The impact was greatest in Northern and Eastern Europe and the island nations of the Caribbean and Oceania, the analysis published in BMJ Global Health found.

The global meat trade contributed to increases of 55 per cent and 71 per cent, respectively, in attributable deaths and DALYs in developed countries between 1993-95 and 2016-18. The equivalent figures in developing countries were significantly higher: 137 per cent and 140 per cent, respectively, largely as a result of increased demand for meat, prompted by rapid urbanisation and income growth, suggest the researchers.

They conclude: “This study shows that global increases in red and processed meat trade contribute to the abrupt increase of diet-related non-communicable diseases [such as cancers, cardiovascular disease and diabetes]. Future interventions need to urgently integrate health policies with agricultural and trade policies by cooperating between responsible exporting and importing countries.”

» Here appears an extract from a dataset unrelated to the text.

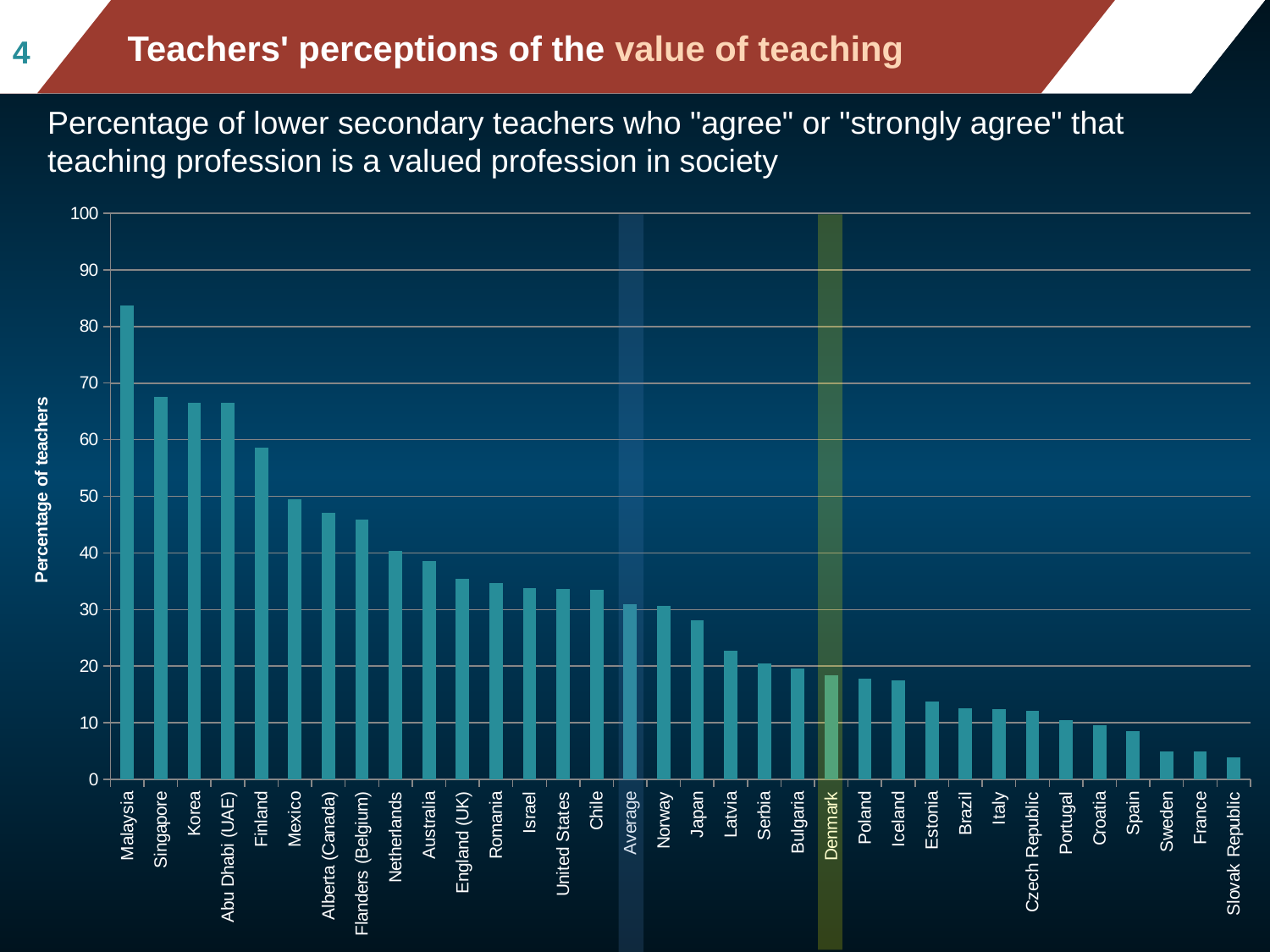
Is the value for Malaysia greater or less than 80? greater Which has a higher value, Finland or Mexico? Finland Is the value for Spain greater or less than 10? less Is the value for Denmark greater or less than 20? less How many bars (categories) are plotted on the chart? 34 Which country has the highest percentage of teachers who agree that teaching is a valued profession? Malaysia What is the title of the vertical axis? Percentage of teachers What kind of chart is shown on the slide? bar chart Do the values rise or fall moving from left to right along the x axis? fall Which has a higher value, Poland or Estonia? Poland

Researchers drew on data on meat production and trade from the UN Food and Agriculture Organisation from 1993 to 2018 for 154 countries, focusing on 14 red meat items derived from beef, pork, lamb and goat, and six processed primarily beef and pork items, preserved by smoking, salting, curing, or chemicals.

They then calculated the proportions of deaths and years of life lived with disability (DALYs) attributable to diet as a result of bowel cancer, type 2 diabetes, and coronary artery heart disease among those aged 25 and over in each country.